A Stellar Reputation
Doctor reputation among patients and their support group elevates with effectively communicated radiography findings. Consider the diagnostic information being described in the radiology report. Having the images inside the report with annotations or a call-out to clinically relevant findings on the X-ray images makes the technical impressions better understood.
Certain areas of the spine that have a measurement or biomechanical analysis annotated so the reviewer, claim adjuster, attorney, and the patient's support group can all understand the radiology report makes for a better patent experience. It can also help persuade those looking to deny care to now consider one more factor – a strong, evidence-based factor – that results in a position change because of the evidence presented on radiographs.
The key is to better communicate the findings inside the radiology report. A chart showing normal measurement compared to the patient's measurement may be applicable; or comparing the right side to the left side can show abnormalities. Referencing certain studies that provide published literature on a certain finding indicating a risk factor may be applicable.
For example, the lumbar lordosis measurement on the lateral lumbar view has been shown to result in DJD of the lower lumbar facet joints and resultant chronic low back pain if hyperlordosis or hypolordosis is present.5 If the lordosis curve is measured and the study is referenced; the need to change the curve through chiropractic adjustments and exercise provides evidence to form the care plan.

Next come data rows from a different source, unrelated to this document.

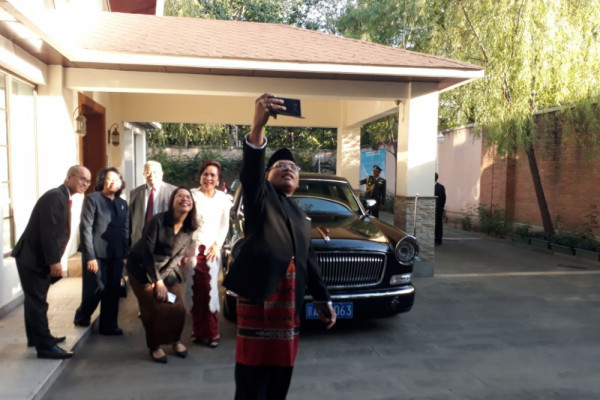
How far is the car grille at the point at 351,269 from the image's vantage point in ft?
17.7

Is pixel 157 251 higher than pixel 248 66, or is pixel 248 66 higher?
pixel 248 66

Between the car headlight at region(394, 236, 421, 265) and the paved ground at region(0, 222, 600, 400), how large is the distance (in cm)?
86

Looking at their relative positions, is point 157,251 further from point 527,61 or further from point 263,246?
point 527,61

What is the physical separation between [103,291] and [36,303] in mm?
918

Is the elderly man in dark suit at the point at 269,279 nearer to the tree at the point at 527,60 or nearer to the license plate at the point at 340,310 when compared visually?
the license plate at the point at 340,310

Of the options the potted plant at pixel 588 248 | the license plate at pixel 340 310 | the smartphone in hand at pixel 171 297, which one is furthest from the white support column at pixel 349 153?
the smartphone in hand at pixel 171 297

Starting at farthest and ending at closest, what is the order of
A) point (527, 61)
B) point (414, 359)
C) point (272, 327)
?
point (527, 61)
point (414, 359)
point (272, 327)

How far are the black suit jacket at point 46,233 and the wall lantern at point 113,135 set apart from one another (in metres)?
6.90

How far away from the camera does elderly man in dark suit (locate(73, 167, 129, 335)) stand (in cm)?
508

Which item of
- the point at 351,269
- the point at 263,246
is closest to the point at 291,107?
the point at 263,246

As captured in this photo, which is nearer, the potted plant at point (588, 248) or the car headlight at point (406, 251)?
the car headlight at point (406, 251)

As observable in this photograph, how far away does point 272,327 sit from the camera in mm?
2869

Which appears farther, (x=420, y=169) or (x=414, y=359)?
(x=420, y=169)

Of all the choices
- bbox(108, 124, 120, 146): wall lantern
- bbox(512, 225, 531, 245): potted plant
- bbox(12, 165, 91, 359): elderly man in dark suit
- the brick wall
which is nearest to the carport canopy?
bbox(12, 165, 91, 359): elderly man in dark suit
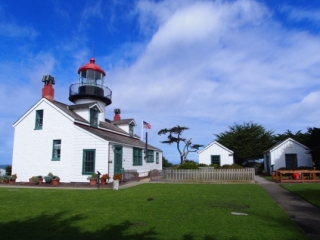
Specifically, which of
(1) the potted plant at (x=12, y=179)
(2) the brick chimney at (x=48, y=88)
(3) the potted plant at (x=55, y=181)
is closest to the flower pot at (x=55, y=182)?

Visualizing a lumbar lordosis is simply not accurate unless radiographs are taken. Presenting this information clearly within the report can educate the patient, result in referrals, and elevate your reputation as a detailed, evidence-based doctor, leaving Dr. Ordinary behind.
References
- Marchiori DM, Henderson C. A cross-sectional study correlating cervical radiographic degenerative findings to pain and disability. Spine, 1 Dec 1996;21(23):2747-275.
- Oakley PA, et al. X-ray imaging is essential for contemporary chiropractic and manual therapy spinal rehabilitation: radiography increases benefits and reduces risks. Dose Response, 2018 Jun 19;16(2):1559325818781437.

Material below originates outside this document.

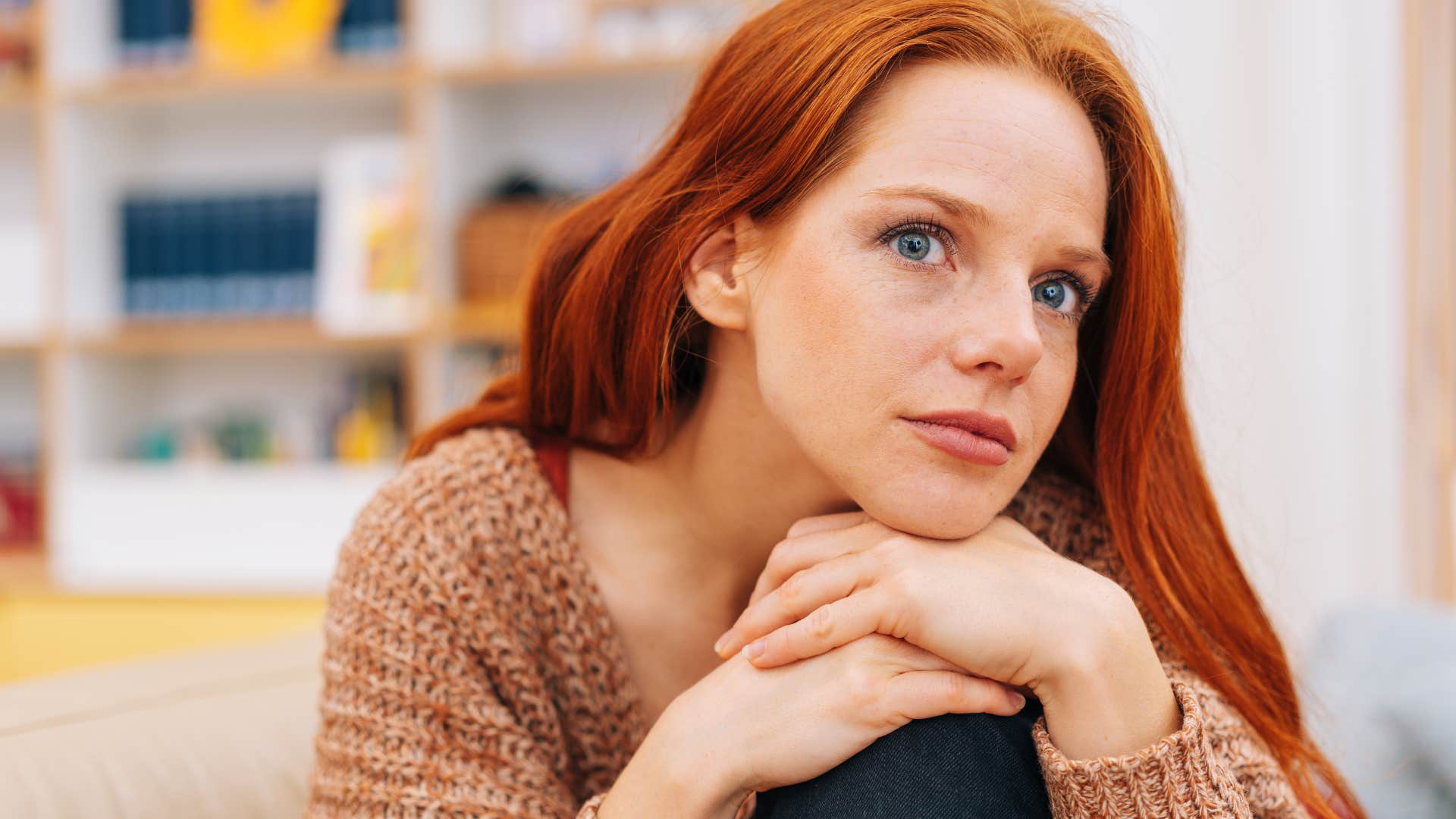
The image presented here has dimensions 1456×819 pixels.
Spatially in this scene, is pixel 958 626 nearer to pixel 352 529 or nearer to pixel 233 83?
pixel 352 529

- Value-based health care. Institute for Strategy and Competitiveness, Harvard Business School.
- Vrotovec T, et al. A review of methods for quantitative evaluation of spinal curvature. Eur Spine J, 2009;18(5):593-607.
- Murray KL, et al. Characterization of the correlation between standing lordosis and degenerative joint disease in the lower lumbar spine in women and men: a radiographic study. BMC Musculoskeletal Disord, 2017 Aug 1;18(1):330.